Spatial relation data
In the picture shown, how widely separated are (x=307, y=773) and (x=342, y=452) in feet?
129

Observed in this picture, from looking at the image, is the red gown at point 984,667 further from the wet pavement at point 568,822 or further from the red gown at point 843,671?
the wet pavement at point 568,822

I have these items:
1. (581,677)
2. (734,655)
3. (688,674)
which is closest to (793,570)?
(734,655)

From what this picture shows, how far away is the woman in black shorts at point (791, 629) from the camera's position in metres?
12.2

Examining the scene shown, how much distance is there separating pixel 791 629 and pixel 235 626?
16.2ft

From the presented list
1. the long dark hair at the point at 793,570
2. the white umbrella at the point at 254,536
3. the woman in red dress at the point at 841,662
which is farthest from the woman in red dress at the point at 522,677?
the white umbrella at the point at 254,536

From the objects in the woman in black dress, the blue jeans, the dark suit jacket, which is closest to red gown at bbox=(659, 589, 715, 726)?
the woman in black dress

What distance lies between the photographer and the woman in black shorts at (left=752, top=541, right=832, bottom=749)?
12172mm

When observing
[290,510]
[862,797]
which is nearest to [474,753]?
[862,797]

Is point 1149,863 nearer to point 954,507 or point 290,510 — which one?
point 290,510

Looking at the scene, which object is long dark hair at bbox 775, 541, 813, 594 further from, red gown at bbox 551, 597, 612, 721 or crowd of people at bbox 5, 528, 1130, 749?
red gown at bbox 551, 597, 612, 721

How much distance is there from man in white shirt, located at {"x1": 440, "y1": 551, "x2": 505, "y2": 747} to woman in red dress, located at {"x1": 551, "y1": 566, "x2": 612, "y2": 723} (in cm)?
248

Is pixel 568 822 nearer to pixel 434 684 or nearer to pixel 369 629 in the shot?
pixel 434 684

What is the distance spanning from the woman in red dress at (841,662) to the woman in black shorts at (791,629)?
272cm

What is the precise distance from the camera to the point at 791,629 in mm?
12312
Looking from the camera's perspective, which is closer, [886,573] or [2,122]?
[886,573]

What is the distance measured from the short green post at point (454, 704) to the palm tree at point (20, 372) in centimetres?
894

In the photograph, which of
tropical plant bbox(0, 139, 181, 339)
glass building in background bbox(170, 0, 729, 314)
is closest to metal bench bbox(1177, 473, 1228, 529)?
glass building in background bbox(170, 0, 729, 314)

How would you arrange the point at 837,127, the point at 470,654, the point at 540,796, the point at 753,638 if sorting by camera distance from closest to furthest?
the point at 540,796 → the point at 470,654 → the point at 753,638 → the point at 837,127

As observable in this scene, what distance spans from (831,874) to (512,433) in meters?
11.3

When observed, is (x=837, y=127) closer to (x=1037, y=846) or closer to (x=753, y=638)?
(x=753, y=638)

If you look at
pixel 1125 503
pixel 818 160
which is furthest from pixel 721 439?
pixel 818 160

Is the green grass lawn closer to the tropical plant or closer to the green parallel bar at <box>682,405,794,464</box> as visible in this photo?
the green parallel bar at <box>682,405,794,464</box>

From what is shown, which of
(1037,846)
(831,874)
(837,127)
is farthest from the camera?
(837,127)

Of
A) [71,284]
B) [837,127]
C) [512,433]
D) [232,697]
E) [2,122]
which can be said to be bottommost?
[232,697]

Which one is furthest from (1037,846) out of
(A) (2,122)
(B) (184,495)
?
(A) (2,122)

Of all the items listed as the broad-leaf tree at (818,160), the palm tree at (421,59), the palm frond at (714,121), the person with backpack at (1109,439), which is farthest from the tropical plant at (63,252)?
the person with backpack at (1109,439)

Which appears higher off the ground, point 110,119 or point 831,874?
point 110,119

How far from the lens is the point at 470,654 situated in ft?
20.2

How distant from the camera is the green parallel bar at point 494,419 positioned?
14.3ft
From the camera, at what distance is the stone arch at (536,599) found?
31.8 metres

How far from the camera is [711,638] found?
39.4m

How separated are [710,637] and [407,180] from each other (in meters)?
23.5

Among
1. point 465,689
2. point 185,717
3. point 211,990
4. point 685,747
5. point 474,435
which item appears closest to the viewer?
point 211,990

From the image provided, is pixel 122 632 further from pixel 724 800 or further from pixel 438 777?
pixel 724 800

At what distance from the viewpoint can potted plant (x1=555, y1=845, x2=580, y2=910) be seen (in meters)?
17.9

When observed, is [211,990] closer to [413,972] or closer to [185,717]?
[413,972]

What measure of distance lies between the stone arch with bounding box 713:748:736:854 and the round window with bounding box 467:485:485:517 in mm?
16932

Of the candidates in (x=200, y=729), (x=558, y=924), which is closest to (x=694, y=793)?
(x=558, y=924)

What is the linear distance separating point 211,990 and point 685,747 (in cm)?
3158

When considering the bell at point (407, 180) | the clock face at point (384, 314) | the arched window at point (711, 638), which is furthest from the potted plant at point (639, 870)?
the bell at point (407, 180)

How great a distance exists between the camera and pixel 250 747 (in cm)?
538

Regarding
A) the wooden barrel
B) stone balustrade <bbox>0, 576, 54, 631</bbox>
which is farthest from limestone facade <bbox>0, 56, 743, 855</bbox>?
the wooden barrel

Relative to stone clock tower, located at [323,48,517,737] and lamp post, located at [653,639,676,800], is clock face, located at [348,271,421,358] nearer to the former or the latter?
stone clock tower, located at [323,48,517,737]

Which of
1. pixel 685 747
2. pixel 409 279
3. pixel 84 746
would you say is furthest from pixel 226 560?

* _Exercise directions_
Copy out the listing above, line for line, without changing anything.

* _Answer for this exercise_
In the picture shown, how widely separated are (x=307, y=773) and (x=342, y=452) in feet?
129

Observed in this picture, from looking at the image, is the red gown at point 984,667 further from the wet pavement at point 568,822 or further from the red gown at point 843,671?
the wet pavement at point 568,822

I have these items:
1. (581,677)
2. (734,655)
3. (688,674)
which is closest to (793,570)?
(734,655)

From what this picture shows, how far away is the woman in black shorts at point (791, 629) from the camera's position in metres?
12.2

Examining the scene shown, how much distance is there separating pixel 791 629 and pixel 235 626?
16.2ft

From the presented list
1. the long dark hair at the point at 793,570
2. the white umbrella at the point at 254,536
3. the woman in red dress at the point at 841,662
which is farthest from the woman in red dress at the point at 522,677?
the white umbrella at the point at 254,536

From the objects in the woman in black dress, the blue jeans, the dark suit jacket, which is closest to red gown at bbox=(659, 589, 715, 726)?
the woman in black dress

What distance lies between the photographer and the woman in black shorts at (left=752, top=541, right=832, bottom=749)?
12172mm

When observing
[290,510]
[862,797]
which is nearest to [474,753]?
[862,797]

Is point 1149,863 nearer to point 954,507 or point 290,510 — which one?
point 290,510

Looking at the scene, which object is long dark hair at bbox 775, 541, 813, 594 further from, red gown at bbox 551, 597, 612, 721 or crowd of people at bbox 5, 528, 1130, 749?
red gown at bbox 551, 597, 612, 721

How much distance is there from man in white shirt, located at {"x1": 440, "y1": 551, "x2": 505, "y2": 747} to woman in red dress, located at {"x1": 551, "y1": 566, "x2": 612, "y2": 723} (in cm)?
248

Is pixel 568 822 nearer to pixel 434 684 or nearer to pixel 369 629 in the shot?
pixel 434 684

What is the distance spanning from the woman in red dress at (841,662) to the woman in black shorts at (791,629)?
272cm

What is the precise distance from the camera to the point at 791,629 in mm?
12312
Looking from the camera's perspective, which is closer, [886,573] or [2,122]?
[886,573]

What is the distance measured from the short green post at point (454, 704) to the palm tree at point (20, 372) in centimetres?
894

In the photograph, which of
tropical plant bbox(0, 139, 181, 339)
glass building in background bbox(170, 0, 729, 314)
is closest to metal bench bbox(1177, 473, 1228, 529)?
glass building in background bbox(170, 0, 729, 314)

How would you arrange the point at 837,127, the point at 470,654, the point at 540,796, the point at 753,638 if sorting by camera distance from closest to furthest?
the point at 540,796 → the point at 470,654 → the point at 753,638 → the point at 837,127

As observable in this scene, what distance spans from (831,874) to (512,433) in meters?
11.3

When observed, is (x=837, y=127) closer to (x=1037, y=846) or closer to (x=753, y=638)?
(x=753, y=638)

If you look at
pixel 1125 503
pixel 818 160
which is furthest from pixel 721 439?
pixel 818 160

Is the green grass lawn closer to the tropical plant or closer to the green parallel bar at <box>682,405,794,464</box> as visible in this photo?
the green parallel bar at <box>682,405,794,464</box>

From what is shown, which of
(1037,846)
(831,874)
(837,127)
is farthest from the camera?
(837,127)

Of
A) [71,284]
B) [837,127]
C) [512,433]
D) [232,697]
E) [2,122]
which can be said to be bottommost?
[232,697]

Which one is furthest from (1037,846) out of
(A) (2,122)
(B) (184,495)
?
(A) (2,122)

Of all the items listed as the broad-leaf tree at (818,160), the palm tree at (421,59), the palm frond at (714,121), the person with backpack at (1109,439), which is farthest from the tropical plant at (63,252)?
the person with backpack at (1109,439)

Which appears higher off the ground, point 110,119 or point 831,874?
point 110,119

How far from the lens is the point at 470,654 situated in ft?
20.2

How distant from the camera is the green parallel bar at point 494,419 positioned?
14.3ft
From the camera, at what distance is the stone arch at (536,599) found?
31.8 metres

How far from the camera is [711,638] found?
39.4m

How separated are [710,637] and [407,180] from each other (in meters)?
23.5

Among
1. point 465,689
2. point 185,717
3. point 211,990
4. point 685,747
5. point 474,435
which item appears closest to the viewer?
point 211,990

From the image provided, is pixel 122 632 further from pixel 724 800 or further from pixel 438 777?
pixel 724 800

At what distance from the viewpoint can potted plant (x1=555, y1=845, x2=580, y2=910) be seen (in meters)?
17.9

When observed, is [211,990] closer to [413,972] or closer to [185,717]?
[413,972]

What measure of distance lies between the stone arch with bounding box 713:748:736:854 and the round window with bounding box 467:485:485:517 in mm?
16932

Of the candidates in (x=200, y=729), (x=558, y=924), which is closest to (x=694, y=793)?
(x=558, y=924)

What is the linear distance separating point 211,990 and point 685,747 (in cm)?
3158

When considering the bell at point (407, 180) | the clock face at point (384, 314) | the arched window at point (711, 638), which is furthest from the potted plant at point (639, 870)?
the bell at point (407, 180)

How great a distance exists between the camera and pixel 250 747 (in cm)?
538

Regarding
A) the wooden barrel
B) stone balustrade <bbox>0, 576, 54, 631</bbox>
which is farthest from limestone facade <bbox>0, 56, 743, 855</bbox>?
the wooden barrel

Relative to stone clock tower, located at [323,48,517,737] and lamp post, located at [653,639,676,800], is clock face, located at [348,271,421,358] nearer to the former or the latter?
stone clock tower, located at [323,48,517,737]

Which of
1. pixel 685 747
2. pixel 409 279
3. pixel 84 746
would you say is furthest from pixel 226 560?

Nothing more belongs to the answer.